I'm using ScraperWiki to build a simple screen scraper getting links from an online store. The store has multiple pages, so I want to get all the links from the first page, find the "next" button in the pager, go to that url, find all the links from there, go to next page, and so on and so forth.

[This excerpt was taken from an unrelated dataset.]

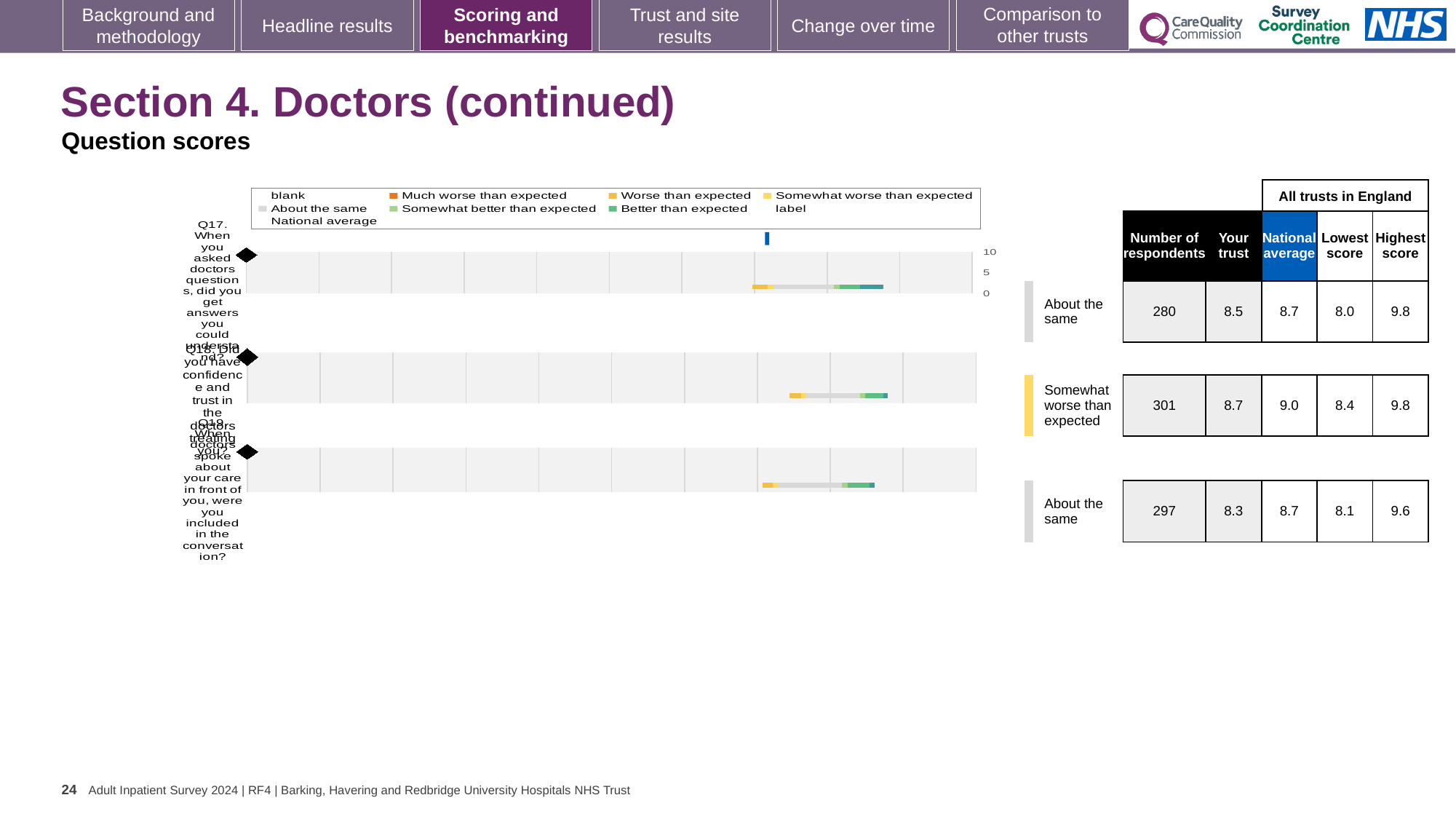
How many entries does the chart's legend list? 9 What kind of chart is shown on the slide? bar chart Which legend entry is shown in orange? Much worse than expected In the table beside the chart, what is the number of respondents for Q17? 280 In the table beside the chart, which question has the most respondents? Q18 In the table beside the chart, what is the 'Your trust' score for Q18? 8.7 In the table beside the chart, is the 'Your trust' score for Q17 larger or smaller than the national average for Q17? smaller In the table beside the chart, what is the national average for Q19? 8.7 What is the highest tick value shown on the chart's axis? 10 How many question categories (bars) does the chart show? 3 In the table beside the chart, what is the highest score for Q18? 9.8 In the table beside the chart, what is the difference between the national average and 'Your trust' score for Q18? 0.3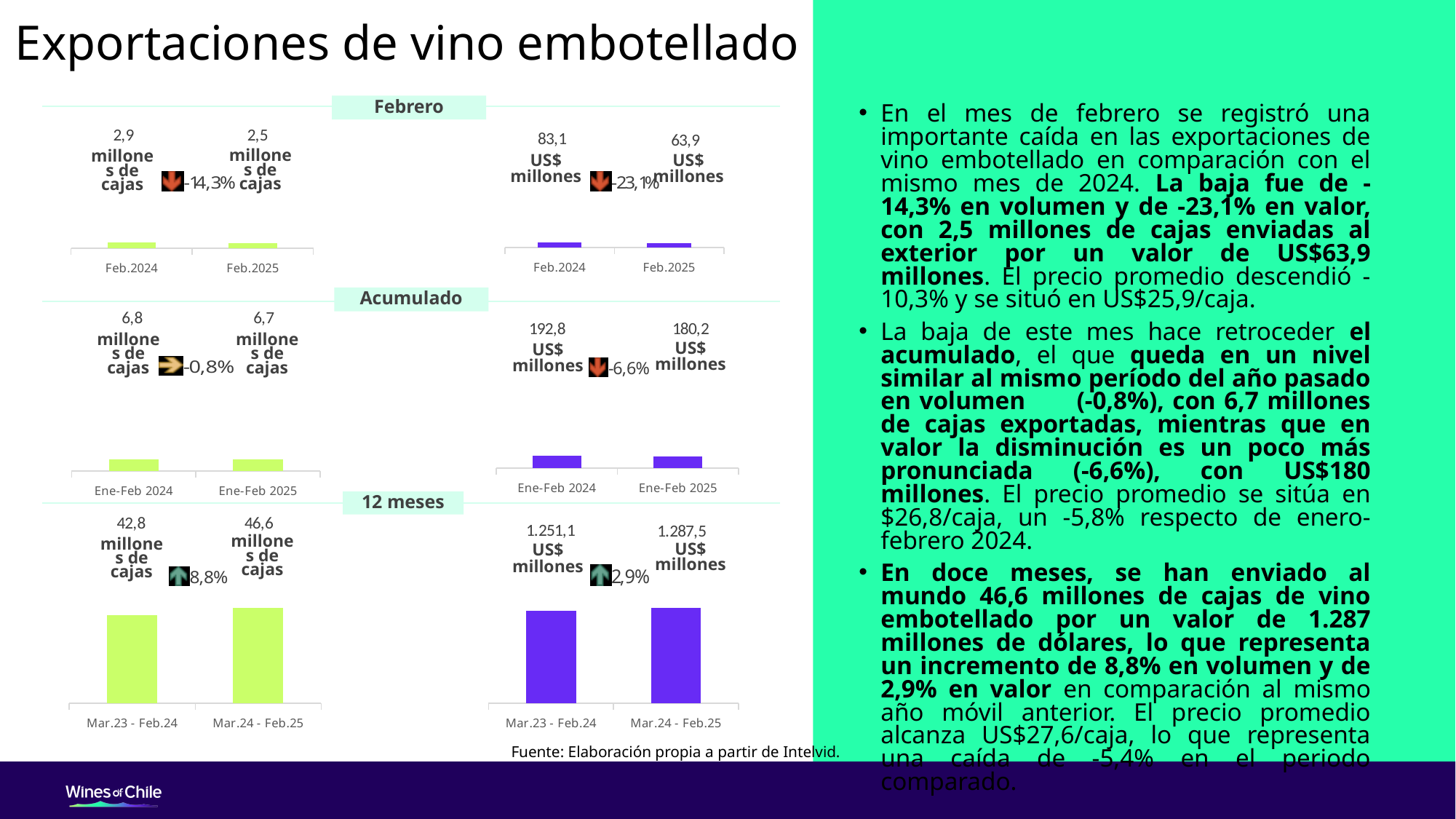
In the Febrero section, right chart (US$ millones), what is the difference between Feb.2024 and Feb.2025? 19,2 In the 12 meses section, right chart (US$ millones), what is the value for Mar.23 - Feb.24? 1.251,1 In the Acumulado section, right chart (US$ millones), what is the difference between Ene-Feb 2024 and Ene-Feb 2025? 12,6 How many categories does the Febrero left chart (millones de cajas) show? 2 In the Febrero section, left chart (millones de cajas), what is the value for Feb.2025? 2,5 In the 12 meses section, right chart (US$ millones), which category is the highest? Mar.24 - Feb.25 In the Febrero section, right chart (US$ millones), what is the value for Feb.2024? 83,1 What type of chart is used in the 12 meses section? Bar chart In the 12 meses section, left chart (millones de cajas), what is the difference between Mar.24 - Feb.25 and Mar.23 - Feb.24? 3,8 In the 12 meses section, left chart (millones de cajas), what is the value for Mar.24 - Feb.25? 46,6 In the Acumulado section, right chart (US$ millones), which category is higher, Ene-Feb 2024 or Ene-Feb 2025? Ene-Feb 2024 In the Acumulado section, left chart (millones de cajas), what is the value for Ene-Feb 2025? 6,7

Here's where I'm at. The ScraperWiki uses Simple HTML DOM and CSS selectors:
<?php
require 'scraperwiki/simple_html_dom.php';
function nextPage(){
$next = $html->find("li.pager-next a");
$nextUrl = 'http://www.domain.com';
$nextUrl .= $next->href . "\n";
getLinks($nextUrl);
}
function getLinks($url){ // gets links from product list page
$html_content = scraperwiki::scrape($url);
$html = str_get_html($html_content);
$x = 0;
foreach ($html->find("div.views-row a.imagecache-product_list") as $el) {
$url = $el->href . "\n";
$allLinks[$x] = 'http://www.domain.com';
$allLinks[$x] .= $url;
$x++;
}
nextPage();
}
getLinks("http://www.domain.com/foo/bar");
print_r($allLinks);
?>
The getLinks()
function works fine when NOT in a function, but I'm getting "undeclared variable" errors when I put them in a function. My question is:
In PHP can I declare empty variables/arrays to use throughout the script, like in Javascript? I've read a few answers here on Stack which seems to imply that there is no need to declare, which seems odd.